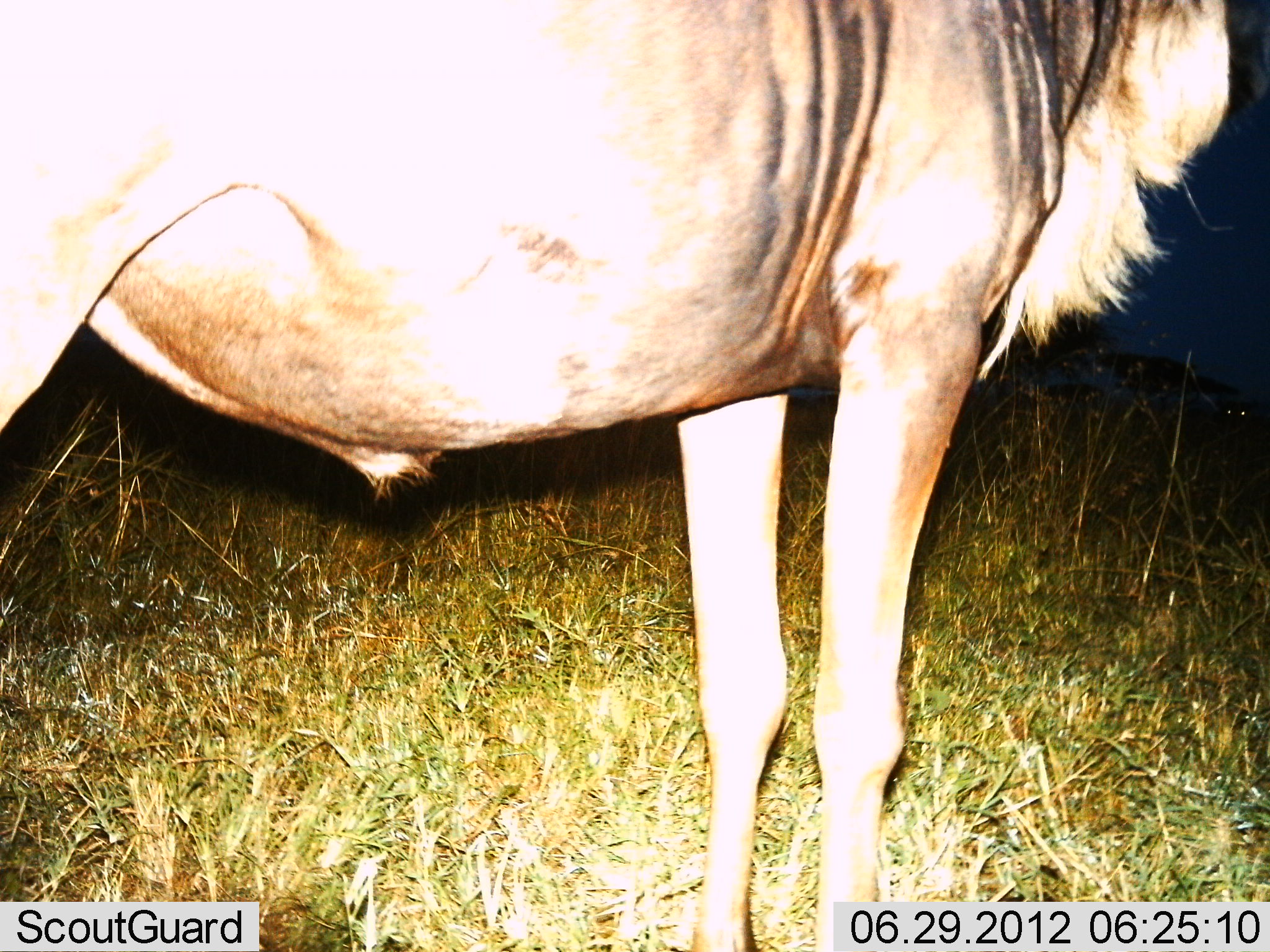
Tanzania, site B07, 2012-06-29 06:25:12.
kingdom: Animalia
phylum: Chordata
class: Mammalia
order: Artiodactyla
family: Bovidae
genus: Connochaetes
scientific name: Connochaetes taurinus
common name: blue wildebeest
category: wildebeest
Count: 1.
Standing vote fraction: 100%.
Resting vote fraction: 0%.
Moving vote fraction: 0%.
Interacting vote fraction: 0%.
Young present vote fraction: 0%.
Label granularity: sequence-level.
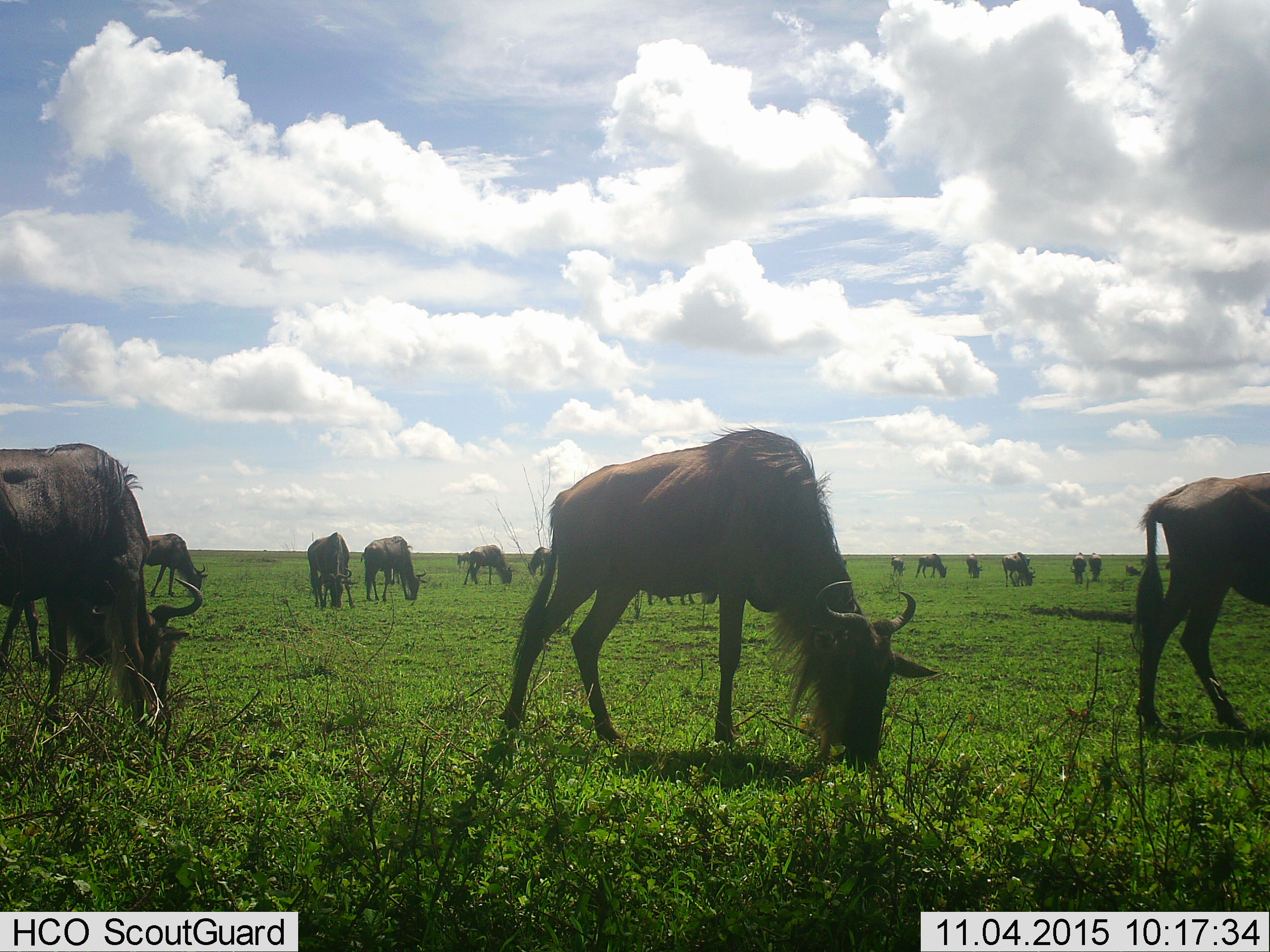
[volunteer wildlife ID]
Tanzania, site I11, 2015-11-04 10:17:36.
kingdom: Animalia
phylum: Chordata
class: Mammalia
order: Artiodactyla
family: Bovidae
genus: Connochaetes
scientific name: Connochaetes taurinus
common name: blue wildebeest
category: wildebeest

****************

WHAT TO DO: The entries are to be written out again exactly, without their pictures.

THE COMPLETED TASK:
Tanzania, site B07, 2012-06-29 06:25:12.
kingdom: Animalia
phylum: Chordata
class: Mammalia
order: Artiodactyla
family: Bovidae
genus: Connochaetes
scientific name: Connochaetes taurinus
common name: blue wildebeest
category: wildebeest
Count: 1.
Standing vote fraction: 100%.
Resting vote fraction: 0%.
Moving vote fraction: 0%.
Interacting vote fraction: 0%.
Young present vote fraction: 0%.
Label granularity: sequence-level.
[volunteer wildlife ID]
Tanzania, site I11, 2015-11-04 10:17:36.
kingdom: Animalia
phylum: Chordata
class: Mammalia
order: Artiodactyla
family: Bovidae
genus: Connochaetes
scientific name: Connochaetes taurinus
common name: blue wildebeest
category: wildebeest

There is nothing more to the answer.